سعیدے ساجد بیۡ مقابلہ وے شامل بِھلہ۔
مِیشہ وسیع تھےۡ منِیتوۡ کی مہ کُھنہ یھئی بہ بُٹانہ سمئینی اِزدہ تھہ۔
اسحاقہ عسیٰ تھےۡ تاوان کے دِتیۡ؟
ہیوندہ بِیڈیۡ جڑے بِھلِم۔
خلکِیم تسی بات کاݨ تِھیلیۡ۔ سےۡ بیلچے تھسکُورہ گِھنیۡ گیہ تںِم یاب شرو تِھیلیۡ۔

Sources

Palula Matli (Proverbs) – Author: Naseem Haider
Palula Textbook – Author: Naseem Haider
Palula Gul-Dasta Ashaar (Poetry) – Author: Naseem Haider
Palula–Urdu–English Conversation Guide – Author: Naseem Haider
Palula Folk Tales – Author: Naseem Haider

Text domains

Domain	Count
Undefined	21120
Automotive Transport	4
Healthcare	10
History Law Government	24

Processing

The process involved collecting texts, stories, and proverbs through community-based audio recordings.
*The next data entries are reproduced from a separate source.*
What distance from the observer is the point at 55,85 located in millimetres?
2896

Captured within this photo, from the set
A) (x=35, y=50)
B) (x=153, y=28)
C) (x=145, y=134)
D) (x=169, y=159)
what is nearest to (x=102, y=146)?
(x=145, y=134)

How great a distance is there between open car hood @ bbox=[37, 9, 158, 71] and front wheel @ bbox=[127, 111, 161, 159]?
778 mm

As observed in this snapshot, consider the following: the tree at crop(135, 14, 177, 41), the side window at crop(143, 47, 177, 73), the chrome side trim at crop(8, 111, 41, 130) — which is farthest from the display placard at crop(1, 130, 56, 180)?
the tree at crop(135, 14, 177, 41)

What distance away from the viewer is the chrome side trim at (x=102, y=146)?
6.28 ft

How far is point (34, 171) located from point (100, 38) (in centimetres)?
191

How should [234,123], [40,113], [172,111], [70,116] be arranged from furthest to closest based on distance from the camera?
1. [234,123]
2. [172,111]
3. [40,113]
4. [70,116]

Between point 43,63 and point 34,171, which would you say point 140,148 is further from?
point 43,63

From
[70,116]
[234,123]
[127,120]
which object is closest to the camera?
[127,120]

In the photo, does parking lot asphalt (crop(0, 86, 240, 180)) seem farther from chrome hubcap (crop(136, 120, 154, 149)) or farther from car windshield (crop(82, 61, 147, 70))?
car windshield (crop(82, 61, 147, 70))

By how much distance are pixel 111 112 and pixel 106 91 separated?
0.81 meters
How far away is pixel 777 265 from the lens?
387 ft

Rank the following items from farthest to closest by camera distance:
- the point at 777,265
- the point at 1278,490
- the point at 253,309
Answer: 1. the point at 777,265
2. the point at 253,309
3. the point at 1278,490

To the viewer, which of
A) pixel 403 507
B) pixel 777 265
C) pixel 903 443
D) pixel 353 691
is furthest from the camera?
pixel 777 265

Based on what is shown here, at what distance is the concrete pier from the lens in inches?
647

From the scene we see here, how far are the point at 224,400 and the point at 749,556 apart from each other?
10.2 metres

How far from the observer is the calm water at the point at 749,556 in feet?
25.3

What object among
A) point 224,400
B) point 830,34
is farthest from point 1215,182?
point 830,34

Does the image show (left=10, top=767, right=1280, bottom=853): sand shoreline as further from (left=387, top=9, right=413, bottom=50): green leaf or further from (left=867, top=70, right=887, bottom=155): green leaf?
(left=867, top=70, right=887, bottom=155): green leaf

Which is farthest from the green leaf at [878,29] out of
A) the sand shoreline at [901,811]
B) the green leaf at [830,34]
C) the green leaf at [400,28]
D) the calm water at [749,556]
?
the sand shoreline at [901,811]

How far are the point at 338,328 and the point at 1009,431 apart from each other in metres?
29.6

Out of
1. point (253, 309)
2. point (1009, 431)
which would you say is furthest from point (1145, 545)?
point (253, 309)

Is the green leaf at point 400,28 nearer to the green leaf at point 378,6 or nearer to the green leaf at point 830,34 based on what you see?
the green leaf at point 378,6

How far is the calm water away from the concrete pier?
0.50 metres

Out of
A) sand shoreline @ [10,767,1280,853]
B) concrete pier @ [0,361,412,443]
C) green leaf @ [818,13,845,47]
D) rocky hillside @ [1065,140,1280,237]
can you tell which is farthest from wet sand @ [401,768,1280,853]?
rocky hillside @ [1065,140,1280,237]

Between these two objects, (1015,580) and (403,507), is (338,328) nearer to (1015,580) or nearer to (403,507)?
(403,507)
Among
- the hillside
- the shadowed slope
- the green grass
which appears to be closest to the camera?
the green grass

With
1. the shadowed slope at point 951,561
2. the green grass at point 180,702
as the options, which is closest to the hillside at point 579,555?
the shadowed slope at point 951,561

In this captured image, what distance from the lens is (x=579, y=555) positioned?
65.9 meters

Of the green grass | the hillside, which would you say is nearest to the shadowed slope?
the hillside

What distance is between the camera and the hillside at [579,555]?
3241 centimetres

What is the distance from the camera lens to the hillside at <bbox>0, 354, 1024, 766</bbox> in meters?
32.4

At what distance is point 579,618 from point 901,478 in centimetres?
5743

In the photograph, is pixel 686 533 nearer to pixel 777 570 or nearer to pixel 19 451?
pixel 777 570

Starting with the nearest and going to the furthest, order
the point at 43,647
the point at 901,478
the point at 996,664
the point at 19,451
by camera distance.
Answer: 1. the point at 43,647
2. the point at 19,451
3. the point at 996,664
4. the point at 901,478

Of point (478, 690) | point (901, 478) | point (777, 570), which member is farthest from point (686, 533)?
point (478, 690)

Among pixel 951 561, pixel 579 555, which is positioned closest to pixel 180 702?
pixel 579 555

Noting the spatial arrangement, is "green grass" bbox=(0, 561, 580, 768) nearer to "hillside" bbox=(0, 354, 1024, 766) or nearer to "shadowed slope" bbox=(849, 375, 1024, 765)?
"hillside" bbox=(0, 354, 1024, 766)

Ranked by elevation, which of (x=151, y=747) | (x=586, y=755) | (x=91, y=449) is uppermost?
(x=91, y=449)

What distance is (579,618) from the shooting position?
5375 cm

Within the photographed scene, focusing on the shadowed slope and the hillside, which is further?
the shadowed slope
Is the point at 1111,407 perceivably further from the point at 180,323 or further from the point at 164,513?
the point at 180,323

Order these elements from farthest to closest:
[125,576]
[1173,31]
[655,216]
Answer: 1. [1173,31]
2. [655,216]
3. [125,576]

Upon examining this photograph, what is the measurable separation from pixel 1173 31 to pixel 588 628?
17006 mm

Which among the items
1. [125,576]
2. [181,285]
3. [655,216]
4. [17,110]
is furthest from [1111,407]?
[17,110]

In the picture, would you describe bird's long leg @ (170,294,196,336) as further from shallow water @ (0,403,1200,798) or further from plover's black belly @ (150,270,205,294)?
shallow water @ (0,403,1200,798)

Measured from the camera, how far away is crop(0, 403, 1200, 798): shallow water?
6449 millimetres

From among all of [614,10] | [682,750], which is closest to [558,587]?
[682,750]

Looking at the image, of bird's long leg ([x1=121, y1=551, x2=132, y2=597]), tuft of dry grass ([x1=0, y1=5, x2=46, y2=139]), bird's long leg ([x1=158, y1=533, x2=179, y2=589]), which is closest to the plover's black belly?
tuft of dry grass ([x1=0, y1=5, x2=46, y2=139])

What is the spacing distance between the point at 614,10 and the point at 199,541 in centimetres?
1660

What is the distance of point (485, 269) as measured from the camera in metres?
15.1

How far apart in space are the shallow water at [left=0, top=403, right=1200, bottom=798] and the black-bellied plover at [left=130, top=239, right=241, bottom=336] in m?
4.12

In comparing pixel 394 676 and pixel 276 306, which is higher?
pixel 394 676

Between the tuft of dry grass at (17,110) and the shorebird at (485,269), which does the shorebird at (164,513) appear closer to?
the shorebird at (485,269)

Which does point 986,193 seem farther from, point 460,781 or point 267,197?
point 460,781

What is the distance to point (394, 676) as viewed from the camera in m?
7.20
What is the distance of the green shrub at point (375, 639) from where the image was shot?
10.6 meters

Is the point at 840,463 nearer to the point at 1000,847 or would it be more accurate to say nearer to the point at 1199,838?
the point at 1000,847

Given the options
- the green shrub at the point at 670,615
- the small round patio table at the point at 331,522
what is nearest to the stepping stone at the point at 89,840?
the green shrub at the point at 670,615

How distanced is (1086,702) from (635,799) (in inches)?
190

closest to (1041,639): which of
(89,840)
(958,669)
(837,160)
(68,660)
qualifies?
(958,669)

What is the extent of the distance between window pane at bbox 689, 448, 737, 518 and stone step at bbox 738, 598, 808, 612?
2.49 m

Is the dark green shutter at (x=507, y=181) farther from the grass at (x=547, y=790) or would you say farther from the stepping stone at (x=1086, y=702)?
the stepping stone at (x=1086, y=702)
These recordings were transcribed, and selected sentences were curated for inclusion in the Common Voice dataset. The finalized dataset was then uploaded and subsequently recorded by multiple speakers.

Get involved!

Community links

Contribute

Acknowledgements

Datasheet authors

Naseem Haider naseemhaider78@gmail.com

Funding

This dataset was partially funded by the Open Multilingual Speech Fund managed by Mozilla Common Voice.

Licence

This dataset is released under the Creative Commons Zero (CC-0) licence. By downloading this data you agree to not determine the identity of speakers in the dataset.